WORK INSTRUCTION:
In the tortoise burrow thread below:
1. What are the length and approximate width of the brick planter?
2. What temperature did the temp gun read on the concrete at noon?
3. In the Apr 11 post, what was the burrow's temperature at 2pm?

# New outdoor CDT burrow



## Team Gomberg (Apr 10, 2014)

It was brought to my attention that Luke Skywalker's tort house wouldn't offer him a cool enough retreat during our warm/hot SoCal weather.

The thread to see his house is here:
http://tortoiseforum.org/threads/new-outdoor-cdt-house.90294/#post-841444

So, I spent the morning building him a burrow.  Now he has cool place to hang out when it's hot out.

I decided to make his burrow into the side of a brick planter. It's 7' long and about 2' wide. Since I don't have cement skills (yet), the bricks are just stacked on top of each other.






To start, I removed the bricks on one side of the planter and dug a trench 3' in.





Next I screwed together a plywood frame. I left a few inches on each side so dirt could insulate it all the way around.





Made a top of plywood





Then covered the wood with painters plastic





3"-4" of dirt piled up on top then I covered the whole area with decorative bark





The opening to the burrow faces a covered area where the BBQ sits. Unless you stand in the corner by the BBQ, you can't tell it's there.





The clearance is about 9" and remember it's 3' long





And he fits in there just swell 





Walking in to check it out...(well hobbling in. I took his wheel off so it doesn't clog with dirt)






I know this burrow is _far_ from perfect. It's not even that pretty and I like my turtle stuff to be pretty :shy:
But using nothing but scraps and what I thought was an ugly brick planter to begin with....at least now he has an "underground" retreat to cool off in. He doesn't care what it looks like, as long as it works. 

The temps outside are in the 90's today. At noon I used my temp gun to check the concrete- 115F and the entrance to his new burrow- 66F. Now that 4 hours have passed since it finished I should go temp it again. But I'm fairly confident that this will work for us, for him.

..I'll keep ya posted 

After hard work on a hot day, what better way to relax than watching a Desert tort play in the sprinkler and drink from a puddle??


----------



## ascott (Apr 10, 2014)

That is FANTASTIC Heather


----------



## wellington (Apr 10, 2014)

Heather, you did a fantastic job and even laid the bricks properly, you should be very proud of your work. I'm sure he loves it and it will work great for the both of you.


----------



## Team Gomberg (Apr 10, 2014)

Thanks gals. I wanna do right for this guy :shy: poor thing had been through more than we will ever know!

I did go temp it right now. The burrow is still 66-68F and I know the weather has cooled a bit due to cloud cover. He was sitting in the entrance with a shell temp of 81F

I pulled him out and he is grazing on the grass.


----------



## kathyth (Apr 10, 2014)

Heather..... You go all out! I love it!
The burrow is cool and I will definitely save thus thread. 
Thanks!


----------



## Team Gomberg (Apr 11, 2014)

86F today at 2pm and the burrow is 62F.. Pretty cool huh?  (pun intended lol)


----------



## bouaboua (Apr 13, 2014)

I love the idea for the burrow. I need to find a place for my Sulcata. 

I also like the close-up photo of your CDT. What a beautiful Torts. Thank you for sharing it.


----------



## Yvonne G (Apr 13, 2014)

Very nice! May I ask why you have tarp on the side of your house? (inquiring minds not only want to know, we need to know!)


----------



## Team Gomberg (Apr 13, 2014)

oh the tarp... how I dis like the tarp!

DATA:
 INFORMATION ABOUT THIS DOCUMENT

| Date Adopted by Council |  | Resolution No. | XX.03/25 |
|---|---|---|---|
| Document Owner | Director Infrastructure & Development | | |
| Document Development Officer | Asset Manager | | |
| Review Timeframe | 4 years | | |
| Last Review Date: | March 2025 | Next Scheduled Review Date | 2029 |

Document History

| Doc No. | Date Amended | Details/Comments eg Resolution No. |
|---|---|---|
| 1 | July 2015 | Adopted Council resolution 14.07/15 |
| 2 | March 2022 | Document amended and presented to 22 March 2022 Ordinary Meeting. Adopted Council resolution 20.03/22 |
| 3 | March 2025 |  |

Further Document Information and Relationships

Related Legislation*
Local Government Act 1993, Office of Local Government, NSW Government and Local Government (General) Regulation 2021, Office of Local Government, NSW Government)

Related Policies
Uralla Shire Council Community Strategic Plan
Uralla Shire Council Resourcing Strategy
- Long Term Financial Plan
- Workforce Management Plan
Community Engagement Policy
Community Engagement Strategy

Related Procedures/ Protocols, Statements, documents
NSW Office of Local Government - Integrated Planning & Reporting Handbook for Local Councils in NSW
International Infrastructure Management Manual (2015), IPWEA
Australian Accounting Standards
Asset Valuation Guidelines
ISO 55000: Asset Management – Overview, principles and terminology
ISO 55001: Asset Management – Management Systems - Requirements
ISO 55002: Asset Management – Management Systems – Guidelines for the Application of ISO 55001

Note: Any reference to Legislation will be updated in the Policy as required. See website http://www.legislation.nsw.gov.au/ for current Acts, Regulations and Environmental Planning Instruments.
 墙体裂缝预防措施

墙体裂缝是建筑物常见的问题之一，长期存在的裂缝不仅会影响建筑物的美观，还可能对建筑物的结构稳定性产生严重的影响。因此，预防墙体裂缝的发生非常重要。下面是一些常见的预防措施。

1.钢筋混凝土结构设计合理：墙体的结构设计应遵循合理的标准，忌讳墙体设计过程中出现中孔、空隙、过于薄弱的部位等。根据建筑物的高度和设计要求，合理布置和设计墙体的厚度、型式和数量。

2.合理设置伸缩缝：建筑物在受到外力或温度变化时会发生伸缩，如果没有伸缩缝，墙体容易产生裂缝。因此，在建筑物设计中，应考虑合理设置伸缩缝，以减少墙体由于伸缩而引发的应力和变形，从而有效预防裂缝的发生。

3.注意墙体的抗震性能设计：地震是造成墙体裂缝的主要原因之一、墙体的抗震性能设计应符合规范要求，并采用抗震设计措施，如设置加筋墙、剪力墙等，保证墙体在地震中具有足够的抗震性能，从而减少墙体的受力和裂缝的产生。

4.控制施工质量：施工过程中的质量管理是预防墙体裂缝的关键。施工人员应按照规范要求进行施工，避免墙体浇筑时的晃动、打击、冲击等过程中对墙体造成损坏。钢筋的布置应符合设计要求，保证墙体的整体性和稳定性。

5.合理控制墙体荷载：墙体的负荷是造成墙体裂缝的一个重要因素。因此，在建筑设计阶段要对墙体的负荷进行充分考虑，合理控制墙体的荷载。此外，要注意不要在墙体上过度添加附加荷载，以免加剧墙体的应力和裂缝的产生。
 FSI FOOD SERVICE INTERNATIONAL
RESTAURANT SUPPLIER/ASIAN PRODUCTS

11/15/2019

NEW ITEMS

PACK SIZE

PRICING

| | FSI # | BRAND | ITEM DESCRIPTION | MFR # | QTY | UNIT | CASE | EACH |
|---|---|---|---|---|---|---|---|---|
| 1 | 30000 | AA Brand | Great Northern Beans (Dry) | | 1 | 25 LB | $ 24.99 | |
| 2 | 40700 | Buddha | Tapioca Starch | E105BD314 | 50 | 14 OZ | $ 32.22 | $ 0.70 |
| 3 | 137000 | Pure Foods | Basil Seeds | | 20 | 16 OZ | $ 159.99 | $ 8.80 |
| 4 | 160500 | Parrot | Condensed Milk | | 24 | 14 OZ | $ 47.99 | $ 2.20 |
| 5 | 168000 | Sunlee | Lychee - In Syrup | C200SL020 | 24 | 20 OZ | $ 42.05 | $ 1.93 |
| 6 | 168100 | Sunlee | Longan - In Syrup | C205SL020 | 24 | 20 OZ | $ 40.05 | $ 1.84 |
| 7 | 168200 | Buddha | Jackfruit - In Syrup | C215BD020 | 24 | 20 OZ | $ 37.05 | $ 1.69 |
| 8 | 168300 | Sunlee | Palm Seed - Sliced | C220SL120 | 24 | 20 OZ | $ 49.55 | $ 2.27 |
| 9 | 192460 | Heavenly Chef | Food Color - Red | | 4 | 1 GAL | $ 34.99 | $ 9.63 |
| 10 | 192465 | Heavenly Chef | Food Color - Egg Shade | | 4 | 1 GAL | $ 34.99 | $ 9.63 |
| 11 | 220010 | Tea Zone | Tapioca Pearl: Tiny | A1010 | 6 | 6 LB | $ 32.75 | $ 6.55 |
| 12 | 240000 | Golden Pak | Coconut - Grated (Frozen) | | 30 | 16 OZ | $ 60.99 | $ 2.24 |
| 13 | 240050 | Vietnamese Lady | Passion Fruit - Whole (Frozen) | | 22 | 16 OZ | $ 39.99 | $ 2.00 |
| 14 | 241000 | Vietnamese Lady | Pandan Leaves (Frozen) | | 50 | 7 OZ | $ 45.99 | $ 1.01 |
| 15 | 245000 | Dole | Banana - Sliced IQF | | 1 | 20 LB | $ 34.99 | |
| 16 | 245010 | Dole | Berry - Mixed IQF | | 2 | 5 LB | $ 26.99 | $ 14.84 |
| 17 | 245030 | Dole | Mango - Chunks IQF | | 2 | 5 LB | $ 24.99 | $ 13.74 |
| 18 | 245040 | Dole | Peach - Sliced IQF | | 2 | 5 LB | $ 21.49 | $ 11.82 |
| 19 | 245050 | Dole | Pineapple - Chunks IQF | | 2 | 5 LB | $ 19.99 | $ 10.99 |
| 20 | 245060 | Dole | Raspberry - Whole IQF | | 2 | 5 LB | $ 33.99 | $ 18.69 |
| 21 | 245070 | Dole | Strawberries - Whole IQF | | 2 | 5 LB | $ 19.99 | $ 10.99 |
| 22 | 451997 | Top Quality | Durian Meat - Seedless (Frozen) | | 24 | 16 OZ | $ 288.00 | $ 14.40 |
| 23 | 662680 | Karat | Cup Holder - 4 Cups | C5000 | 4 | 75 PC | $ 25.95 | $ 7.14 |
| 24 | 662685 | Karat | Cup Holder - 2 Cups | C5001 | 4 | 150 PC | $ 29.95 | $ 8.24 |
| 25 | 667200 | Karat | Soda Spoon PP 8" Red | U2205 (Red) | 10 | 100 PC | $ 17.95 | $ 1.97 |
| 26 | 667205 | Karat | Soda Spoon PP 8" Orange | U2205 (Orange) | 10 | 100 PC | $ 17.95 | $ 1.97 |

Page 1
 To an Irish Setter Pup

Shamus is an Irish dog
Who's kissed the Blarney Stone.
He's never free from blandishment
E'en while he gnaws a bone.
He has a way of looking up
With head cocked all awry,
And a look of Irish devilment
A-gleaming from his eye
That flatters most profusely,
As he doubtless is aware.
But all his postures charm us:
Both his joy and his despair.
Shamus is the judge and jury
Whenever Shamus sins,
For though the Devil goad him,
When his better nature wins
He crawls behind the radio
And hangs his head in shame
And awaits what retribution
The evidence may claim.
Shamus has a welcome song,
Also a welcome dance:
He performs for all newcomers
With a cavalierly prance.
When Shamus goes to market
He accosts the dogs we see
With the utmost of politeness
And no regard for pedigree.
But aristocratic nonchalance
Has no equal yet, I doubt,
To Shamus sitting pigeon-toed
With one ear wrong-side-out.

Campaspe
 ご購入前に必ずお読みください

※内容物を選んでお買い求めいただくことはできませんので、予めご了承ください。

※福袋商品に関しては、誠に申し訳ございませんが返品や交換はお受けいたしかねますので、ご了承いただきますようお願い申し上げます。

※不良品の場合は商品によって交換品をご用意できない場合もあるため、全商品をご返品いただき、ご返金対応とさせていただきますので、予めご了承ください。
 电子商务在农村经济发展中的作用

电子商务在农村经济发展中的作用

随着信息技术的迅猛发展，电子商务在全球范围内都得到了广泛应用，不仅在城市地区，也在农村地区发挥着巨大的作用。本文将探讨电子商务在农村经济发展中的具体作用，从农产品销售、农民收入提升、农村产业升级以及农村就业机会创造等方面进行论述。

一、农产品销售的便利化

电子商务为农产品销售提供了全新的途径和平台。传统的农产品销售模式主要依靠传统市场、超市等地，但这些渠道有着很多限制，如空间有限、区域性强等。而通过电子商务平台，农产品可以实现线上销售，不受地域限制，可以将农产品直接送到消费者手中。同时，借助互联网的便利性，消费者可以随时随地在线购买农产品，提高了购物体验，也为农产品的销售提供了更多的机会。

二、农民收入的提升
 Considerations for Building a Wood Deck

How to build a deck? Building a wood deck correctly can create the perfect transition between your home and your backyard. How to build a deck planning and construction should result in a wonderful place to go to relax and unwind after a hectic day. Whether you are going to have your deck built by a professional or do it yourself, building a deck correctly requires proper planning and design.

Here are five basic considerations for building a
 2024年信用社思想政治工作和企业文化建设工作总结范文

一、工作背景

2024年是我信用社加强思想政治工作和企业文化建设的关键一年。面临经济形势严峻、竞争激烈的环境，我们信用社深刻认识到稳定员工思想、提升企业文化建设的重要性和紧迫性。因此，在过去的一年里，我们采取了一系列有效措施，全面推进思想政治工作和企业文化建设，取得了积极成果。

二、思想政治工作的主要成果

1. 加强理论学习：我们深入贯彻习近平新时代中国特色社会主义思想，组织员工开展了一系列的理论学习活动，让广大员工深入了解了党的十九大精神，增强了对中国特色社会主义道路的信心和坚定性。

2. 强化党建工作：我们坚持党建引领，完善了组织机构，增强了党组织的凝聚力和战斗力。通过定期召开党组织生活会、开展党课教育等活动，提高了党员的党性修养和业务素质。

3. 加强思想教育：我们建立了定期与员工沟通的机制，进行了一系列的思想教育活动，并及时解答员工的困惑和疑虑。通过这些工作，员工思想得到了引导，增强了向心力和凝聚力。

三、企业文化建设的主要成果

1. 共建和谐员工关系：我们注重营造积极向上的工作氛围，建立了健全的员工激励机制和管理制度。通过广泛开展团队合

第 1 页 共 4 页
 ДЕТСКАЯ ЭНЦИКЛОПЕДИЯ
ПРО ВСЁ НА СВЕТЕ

SOLUTION FOR THIS PROBLEM:
1. 7' long and about 2' wide
2. 115F
3. 62F